Des chiffres malheureusement en augmentation ces dernières années, le combat contre l’excision mené par diverses ONG et organismes internationaux ayant malheureusement été freiné par la pandémie de Covid-19 : les campagnes de sensibilisation aux dangers des MGF ont été fortement ralenties et certaines exciseuses professionnelles qui avaient été convaincues de changer d’activité ont été poussées par la crise économique à reprendre leur pratique traditionnelle.

125 000 femmes excisées en France

Mutilation pratiquée dans une trentaine de pays d’Afrique subsaharienne, mais également en Egypte, au Yémen et dans une moindre mesure en Asie-du-sud-Est, l’excision, qui se réalise généralement dans le cercle familial entre l’âge de 10 et 15 ans, reste une tradition malheureusement encore très ancrée dans certains pays. On estime ainsi que 98 % des Somaliennes, 96 % des Guinéennes et 91 % des Égyptiennes ont subi une MGF. Une intervention souvent réalisée dans des conditions d’hygiène douteuses, créant un risque d’infection et d’hémorragie dans l’immédiat et plus tard des douleurs durant les coïts et des complications obstétricales.

L’immigration africaine a importé cette problématique dans notre pays, où cette pratique était inexistante (même si une « mode » de l’excision a touché certains médecins occidentaux à la fin du XIXème siècle). En 2019, Santé Publique France estimait que 125 000 femmes vivant en France avaient subi une MGF.

************

- **Consignes de l'exercice**:
1. D'après le texte sur l'excision, en quelle année Santé Publique France estimait-elle que 125 000 femmes vivant en France avaient subi une MGF ?
2. Reprenez le texte sur l'excision à la suite de sa dernière phrase.
Les lignes présentées plus bas n'ont aucun rapport avec le texte sur l'excision.

- **Données sources**:
************

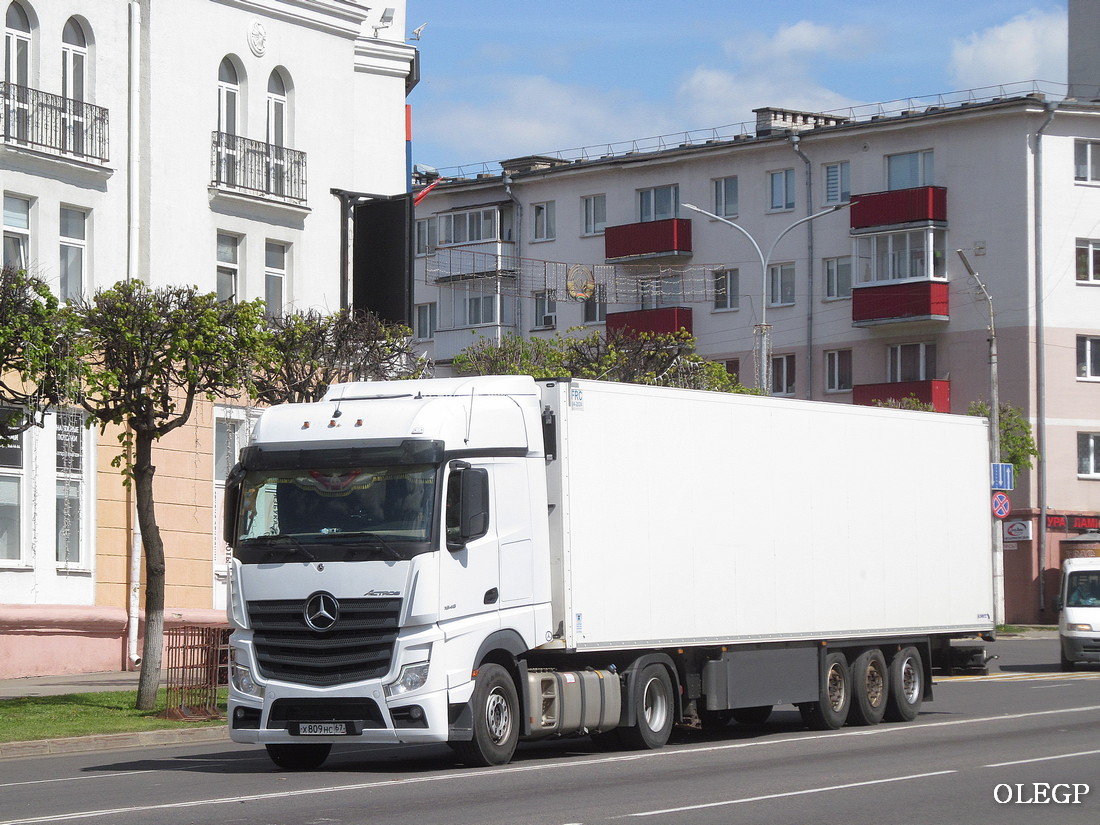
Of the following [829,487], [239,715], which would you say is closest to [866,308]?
[829,487]

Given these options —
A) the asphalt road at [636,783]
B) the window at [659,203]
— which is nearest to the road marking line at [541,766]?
the asphalt road at [636,783]

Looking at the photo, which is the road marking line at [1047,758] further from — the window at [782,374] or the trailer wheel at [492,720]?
the window at [782,374]

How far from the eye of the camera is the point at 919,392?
5650cm

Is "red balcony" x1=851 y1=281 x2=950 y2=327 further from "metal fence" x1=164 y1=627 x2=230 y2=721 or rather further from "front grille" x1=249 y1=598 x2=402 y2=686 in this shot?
"front grille" x1=249 y1=598 x2=402 y2=686

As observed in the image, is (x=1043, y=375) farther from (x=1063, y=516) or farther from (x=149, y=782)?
(x=149, y=782)

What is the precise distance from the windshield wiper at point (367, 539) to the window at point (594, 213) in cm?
5197

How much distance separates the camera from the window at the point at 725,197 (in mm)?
63116

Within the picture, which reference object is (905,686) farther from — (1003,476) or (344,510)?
(1003,476)

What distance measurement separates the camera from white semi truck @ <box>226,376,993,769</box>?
14773 mm

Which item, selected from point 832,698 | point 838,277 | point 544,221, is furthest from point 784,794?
point 544,221

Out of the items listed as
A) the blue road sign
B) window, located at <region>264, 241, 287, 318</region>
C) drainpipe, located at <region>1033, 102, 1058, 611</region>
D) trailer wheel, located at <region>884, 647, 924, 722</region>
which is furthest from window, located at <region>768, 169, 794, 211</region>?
trailer wheel, located at <region>884, 647, 924, 722</region>

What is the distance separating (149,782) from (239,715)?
0.95 m

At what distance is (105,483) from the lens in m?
29.3

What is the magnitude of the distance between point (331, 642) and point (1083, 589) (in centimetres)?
2066
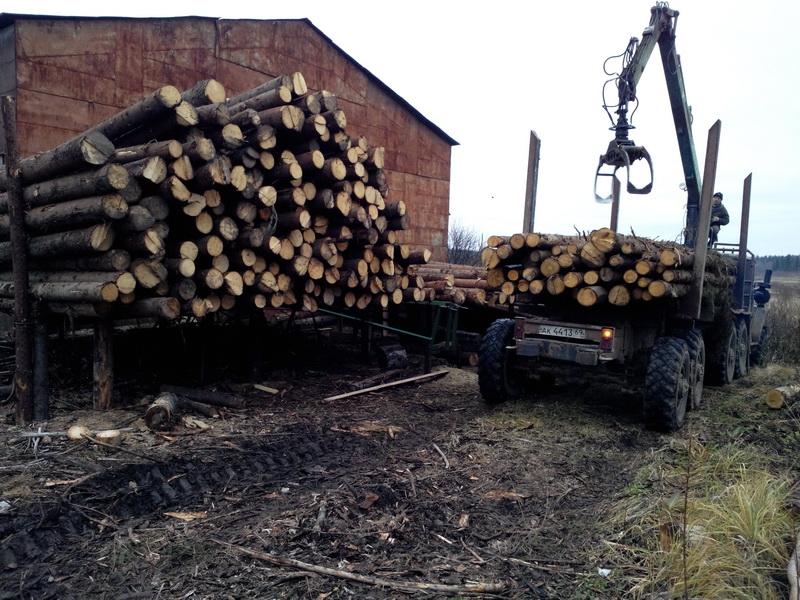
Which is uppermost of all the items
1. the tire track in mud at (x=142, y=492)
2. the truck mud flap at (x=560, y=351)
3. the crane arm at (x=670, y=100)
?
the crane arm at (x=670, y=100)

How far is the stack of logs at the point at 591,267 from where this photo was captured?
671 cm

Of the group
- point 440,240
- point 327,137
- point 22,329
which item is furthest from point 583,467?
point 440,240

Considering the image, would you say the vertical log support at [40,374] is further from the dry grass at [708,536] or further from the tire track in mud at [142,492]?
the dry grass at [708,536]

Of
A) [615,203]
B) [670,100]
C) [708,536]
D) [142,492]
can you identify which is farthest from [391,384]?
[670,100]

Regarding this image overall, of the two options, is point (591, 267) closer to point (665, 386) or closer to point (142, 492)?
point (665, 386)

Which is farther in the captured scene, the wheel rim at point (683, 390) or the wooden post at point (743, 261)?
the wooden post at point (743, 261)

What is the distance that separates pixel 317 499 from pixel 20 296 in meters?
4.26

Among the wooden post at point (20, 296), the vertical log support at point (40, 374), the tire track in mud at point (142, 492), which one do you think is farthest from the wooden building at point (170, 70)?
the tire track in mud at point (142, 492)

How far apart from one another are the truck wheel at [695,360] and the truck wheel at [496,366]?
2.09 metres

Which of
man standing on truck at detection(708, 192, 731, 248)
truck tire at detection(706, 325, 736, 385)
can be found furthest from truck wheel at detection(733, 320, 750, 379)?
man standing on truck at detection(708, 192, 731, 248)

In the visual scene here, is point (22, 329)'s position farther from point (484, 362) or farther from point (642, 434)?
point (642, 434)

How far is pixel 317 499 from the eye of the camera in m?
4.77

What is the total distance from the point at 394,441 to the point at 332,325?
6.55 metres

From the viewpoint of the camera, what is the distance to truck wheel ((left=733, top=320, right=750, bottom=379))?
33.3 feet
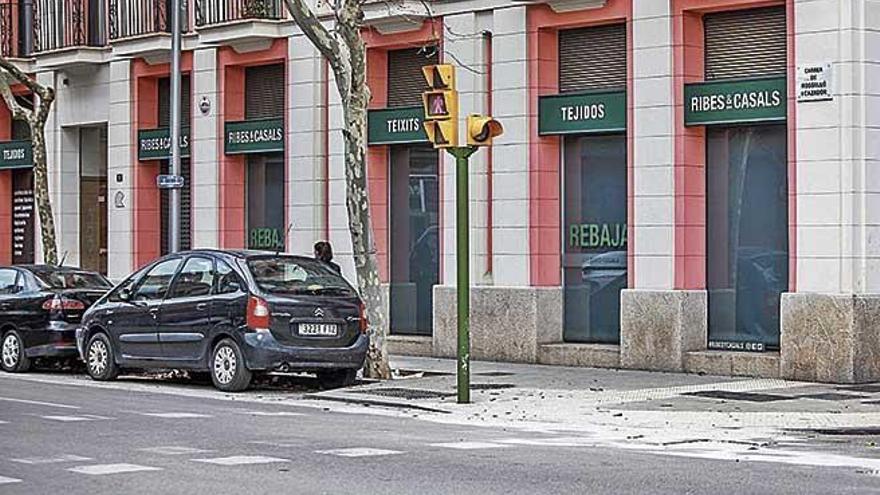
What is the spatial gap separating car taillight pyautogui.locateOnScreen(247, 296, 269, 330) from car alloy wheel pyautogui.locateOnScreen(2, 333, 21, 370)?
207 inches

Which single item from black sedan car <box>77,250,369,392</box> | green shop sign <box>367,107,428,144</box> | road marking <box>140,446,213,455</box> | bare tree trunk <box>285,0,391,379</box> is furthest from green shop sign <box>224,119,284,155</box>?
road marking <box>140,446,213,455</box>

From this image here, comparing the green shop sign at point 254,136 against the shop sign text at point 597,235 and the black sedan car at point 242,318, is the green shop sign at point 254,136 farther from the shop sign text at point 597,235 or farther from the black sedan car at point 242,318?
the black sedan car at point 242,318

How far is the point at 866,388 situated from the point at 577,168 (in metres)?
5.92

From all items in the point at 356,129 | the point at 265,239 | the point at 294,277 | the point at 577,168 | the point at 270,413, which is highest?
the point at 356,129

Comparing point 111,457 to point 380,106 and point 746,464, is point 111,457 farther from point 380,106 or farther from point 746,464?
point 380,106

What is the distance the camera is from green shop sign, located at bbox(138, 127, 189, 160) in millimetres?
30391

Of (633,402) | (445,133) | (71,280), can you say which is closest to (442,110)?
(445,133)

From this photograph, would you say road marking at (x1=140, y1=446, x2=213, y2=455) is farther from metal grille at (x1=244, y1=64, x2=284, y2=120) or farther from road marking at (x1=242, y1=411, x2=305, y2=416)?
metal grille at (x1=244, y1=64, x2=284, y2=120)

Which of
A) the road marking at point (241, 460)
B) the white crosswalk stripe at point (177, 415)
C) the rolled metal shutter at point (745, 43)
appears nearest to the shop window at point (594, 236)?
the rolled metal shutter at point (745, 43)

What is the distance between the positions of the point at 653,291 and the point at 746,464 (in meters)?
9.19

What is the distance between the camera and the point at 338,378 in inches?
814

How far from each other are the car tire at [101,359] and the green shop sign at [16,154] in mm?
12665

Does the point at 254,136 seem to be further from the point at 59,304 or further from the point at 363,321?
the point at 363,321

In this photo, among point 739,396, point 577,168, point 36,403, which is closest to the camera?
point 36,403
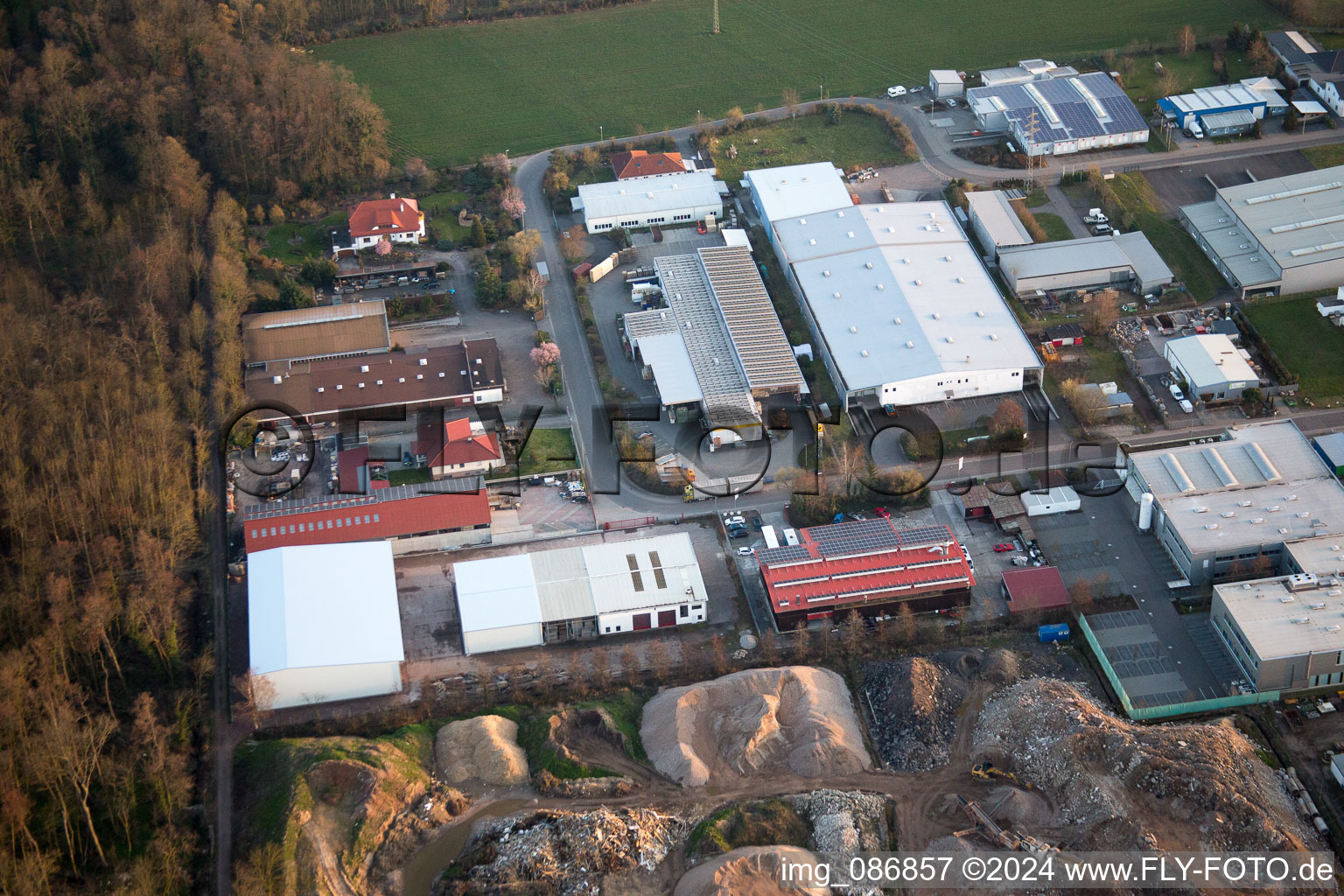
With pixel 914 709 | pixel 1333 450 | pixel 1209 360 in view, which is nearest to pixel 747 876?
pixel 914 709

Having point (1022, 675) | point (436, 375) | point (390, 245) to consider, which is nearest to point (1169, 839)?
point (1022, 675)

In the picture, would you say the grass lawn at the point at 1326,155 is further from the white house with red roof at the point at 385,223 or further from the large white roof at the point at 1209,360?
the white house with red roof at the point at 385,223

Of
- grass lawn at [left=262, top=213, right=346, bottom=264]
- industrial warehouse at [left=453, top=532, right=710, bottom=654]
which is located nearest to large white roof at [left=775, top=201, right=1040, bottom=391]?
industrial warehouse at [left=453, top=532, right=710, bottom=654]

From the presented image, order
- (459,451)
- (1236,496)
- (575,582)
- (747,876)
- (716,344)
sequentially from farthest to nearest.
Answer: (716,344)
(459,451)
(1236,496)
(575,582)
(747,876)

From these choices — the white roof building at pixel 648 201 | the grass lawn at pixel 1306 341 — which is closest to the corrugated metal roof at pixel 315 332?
the white roof building at pixel 648 201

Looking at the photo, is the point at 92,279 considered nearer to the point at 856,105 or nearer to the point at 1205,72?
the point at 856,105

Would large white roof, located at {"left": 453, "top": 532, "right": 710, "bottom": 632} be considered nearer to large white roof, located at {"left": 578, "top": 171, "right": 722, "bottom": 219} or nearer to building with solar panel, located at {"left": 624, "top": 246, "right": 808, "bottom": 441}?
building with solar panel, located at {"left": 624, "top": 246, "right": 808, "bottom": 441}

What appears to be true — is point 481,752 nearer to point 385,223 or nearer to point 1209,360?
point 385,223
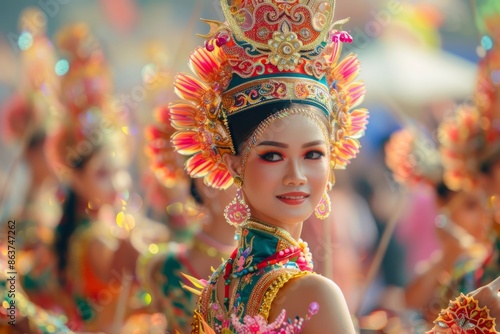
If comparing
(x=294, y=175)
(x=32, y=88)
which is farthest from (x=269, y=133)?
(x=32, y=88)

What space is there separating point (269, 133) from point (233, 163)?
0.64ft

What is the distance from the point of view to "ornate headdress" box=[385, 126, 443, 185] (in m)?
6.69

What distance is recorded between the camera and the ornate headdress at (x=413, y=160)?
6.69m

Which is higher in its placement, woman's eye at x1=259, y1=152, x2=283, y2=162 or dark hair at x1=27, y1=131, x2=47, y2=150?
woman's eye at x1=259, y1=152, x2=283, y2=162

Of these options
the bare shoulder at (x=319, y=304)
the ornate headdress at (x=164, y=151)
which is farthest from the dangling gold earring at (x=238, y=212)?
the ornate headdress at (x=164, y=151)

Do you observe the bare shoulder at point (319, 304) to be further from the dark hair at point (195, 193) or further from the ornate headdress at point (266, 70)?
the dark hair at point (195, 193)

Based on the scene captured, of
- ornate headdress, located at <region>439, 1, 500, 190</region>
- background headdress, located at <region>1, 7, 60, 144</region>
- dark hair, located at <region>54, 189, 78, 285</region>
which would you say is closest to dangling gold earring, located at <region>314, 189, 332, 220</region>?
ornate headdress, located at <region>439, 1, 500, 190</region>

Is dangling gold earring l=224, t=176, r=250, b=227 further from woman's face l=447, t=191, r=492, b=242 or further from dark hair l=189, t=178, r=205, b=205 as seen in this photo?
woman's face l=447, t=191, r=492, b=242

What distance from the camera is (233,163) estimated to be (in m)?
2.84

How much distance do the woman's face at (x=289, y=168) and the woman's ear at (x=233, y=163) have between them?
11cm

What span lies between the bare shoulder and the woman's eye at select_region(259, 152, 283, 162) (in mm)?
355

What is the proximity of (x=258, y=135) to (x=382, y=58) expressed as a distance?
620cm

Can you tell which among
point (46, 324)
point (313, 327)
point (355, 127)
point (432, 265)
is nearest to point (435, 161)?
point (432, 265)

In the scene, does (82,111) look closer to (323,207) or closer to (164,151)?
(164,151)
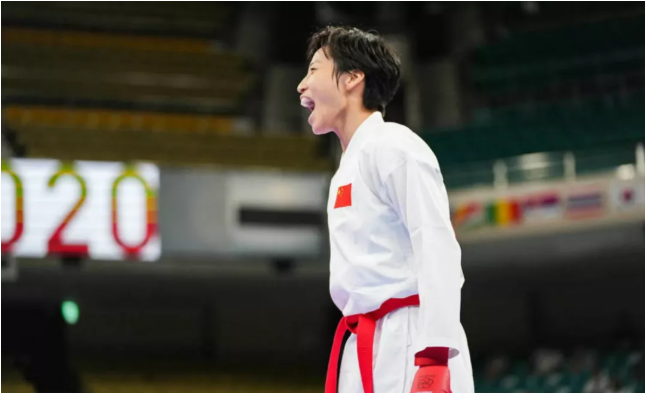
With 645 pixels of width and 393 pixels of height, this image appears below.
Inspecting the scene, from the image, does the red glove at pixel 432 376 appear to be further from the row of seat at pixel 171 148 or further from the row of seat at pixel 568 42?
the row of seat at pixel 568 42

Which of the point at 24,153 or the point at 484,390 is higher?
the point at 24,153

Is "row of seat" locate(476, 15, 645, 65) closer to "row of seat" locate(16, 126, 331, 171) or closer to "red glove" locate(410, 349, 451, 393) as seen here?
"row of seat" locate(16, 126, 331, 171)

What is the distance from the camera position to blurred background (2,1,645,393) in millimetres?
12070

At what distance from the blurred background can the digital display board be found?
0.03m

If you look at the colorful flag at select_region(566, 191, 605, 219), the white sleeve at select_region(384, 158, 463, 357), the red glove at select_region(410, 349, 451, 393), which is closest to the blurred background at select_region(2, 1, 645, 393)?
the colorful flag at select_region(566, 191, 605, 219)

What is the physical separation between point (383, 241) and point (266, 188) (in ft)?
34.0

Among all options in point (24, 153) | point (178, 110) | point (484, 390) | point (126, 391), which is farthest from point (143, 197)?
point (484, 390)

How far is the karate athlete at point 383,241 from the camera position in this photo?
2.29 m

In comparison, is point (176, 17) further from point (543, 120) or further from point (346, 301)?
point (346, 301)

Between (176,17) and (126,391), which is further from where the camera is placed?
(176,17)

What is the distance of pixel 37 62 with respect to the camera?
15.9 meters

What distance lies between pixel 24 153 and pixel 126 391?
397 cm

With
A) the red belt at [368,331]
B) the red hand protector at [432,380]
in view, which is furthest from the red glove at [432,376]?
the red belt at [368,331]

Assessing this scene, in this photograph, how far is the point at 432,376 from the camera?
7.22 ft
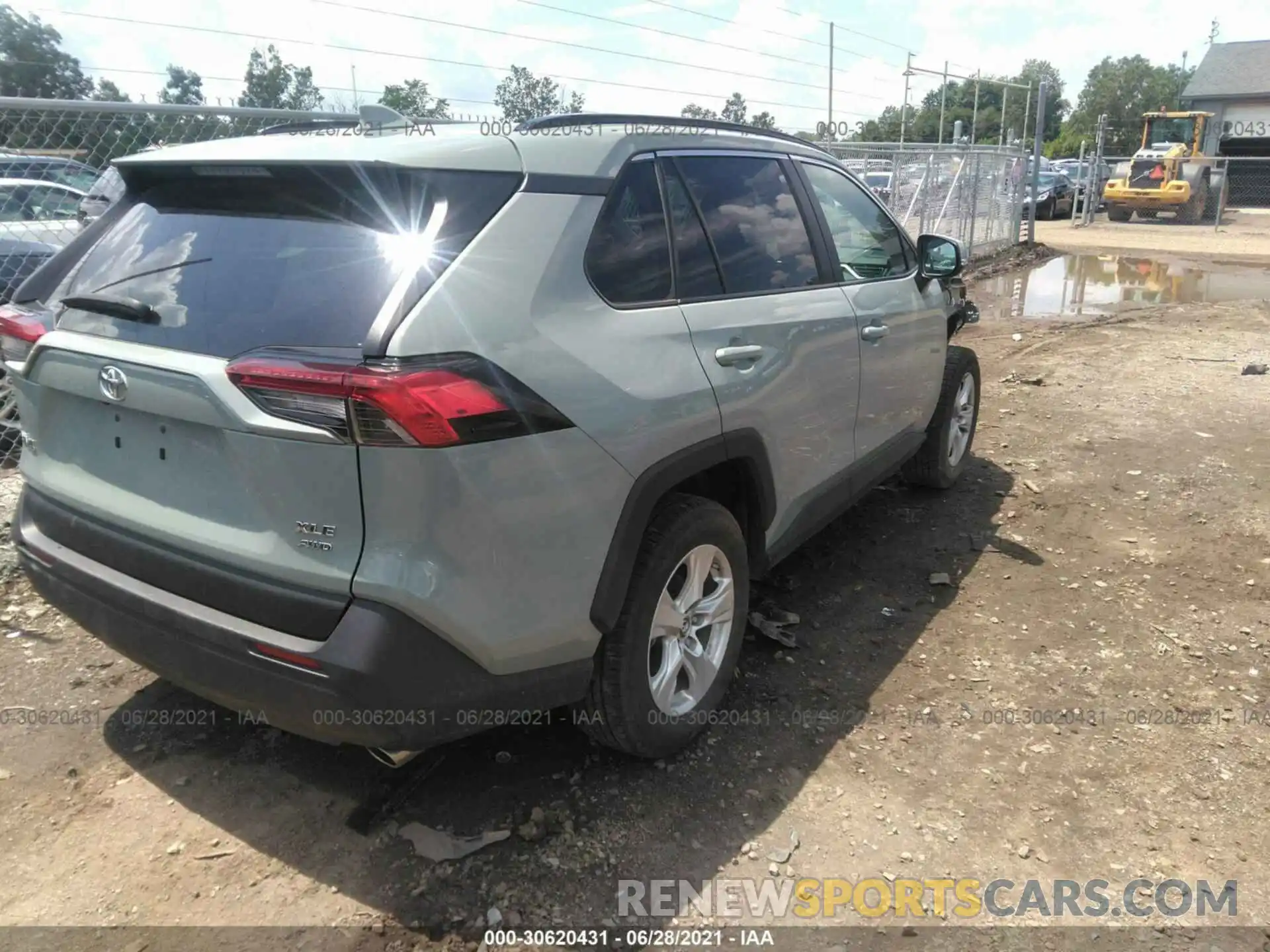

************

- **Réponses par consigne**:
1. En 2019.

2.
Mais il ne s’agissait que d’une « extrapolation en fonction des données des pays d’origine » précise Fatoumata Sylla, doctorante en épidémiologie à l’Inserm. Elle a donc menée l’étude « Mutilation sexuelles féminines – Préval » pour mieux connaitre l’ampleur de ce phénomène en France. Des professionnels de santé de trois départements (Seine-Saint-Denis, Rhône et Alpes-Maritimes) ont été invités à questionner leurs patientes pour savoir si elles avaient été excisées. Il ressort de cette étude que 7,2 % des femmes de 18 à 45 ans vivant en Seine-Saint-Denis ont été excisées, soit plus de 22 500 femmes, bien plus que dans le Rhône (1 %) ou dans les Alpes-Maritimes (0,7 %). Parmi les femmes interrogées en Seine-Saint-Denis, 39 % étaient nées à l’étranger, dont 24 % dans des pays où l’excision est répandue. Les pays les plus à risque étant le Mali, la Côte d’Ivoire, le Sénégal et la Guinée.

Une pratique de plus en plus condamnée à travers le monde

Des chiffres qui n’étonnent pas le Dr Sarah Abramowicz, qui souligne que 13 % des femmes qui accouchent à la maternité de Montreuil ont subi une excision. Depuis 2017, cette gynécologue dirige au centre hospitalier intercommunal (CHI) André-Grégoire à Montreuil une unité dédiée à la réparation des femmes victimes d’excision. Un service où les femmes peuvent bénéficier d’une opération de réparation du clitoris, mise au point dans les années 1980 par le Dr Pierre Foldes, mais également profiter d’un accompagnement psychologique. Les femmes peuvent y partager leur parcours, souvent identiques : à l’occasion de vacances dans leur pays d’origine, elles ont été mutilées par leurs proches. « On était chez mes grands-parents en vacances scolaires, j’étais la dernière, j’ai entendu mes sœurs hurler, puis je les ai vue sortir de la pièce, à moitié évanouies, j’ai été mutilé à vif » se souvient Anita Traoré, excisée à l’âge de 8 ans en Guinée. En France, l’excision d’une mineure de 15 ans peut être punie de 15 ans de réclusion criminelle, 20 ans si elle est pratiquée par un parent et elle peut être poursuivie même si elle est pratiquée hors du territoire français du moment que la victime et/ou l’auteur sont de nationalité française.

Le débat qui avait cours dans les années 2000 entre les anthropologues, certains affirmant que l’excision était une tradition comme une autre devant être respectée, semble être dépassé et presque tous les pays africains interdisent désormais l’excision, même si les sanctions restent encore trop peu appliquées.

Peu à peu, les mentalités évoluent et les sondages indiquent qu’une part de plus en plus importante des habitants des pays où l’excision est traditionnelle réprouve cette pratique. L’objectif que l’ONU s’était fixé d’obtenir l’abolition de cette mutilation sexuelle d’ici 2030 semble en revanche hors d’atteinte.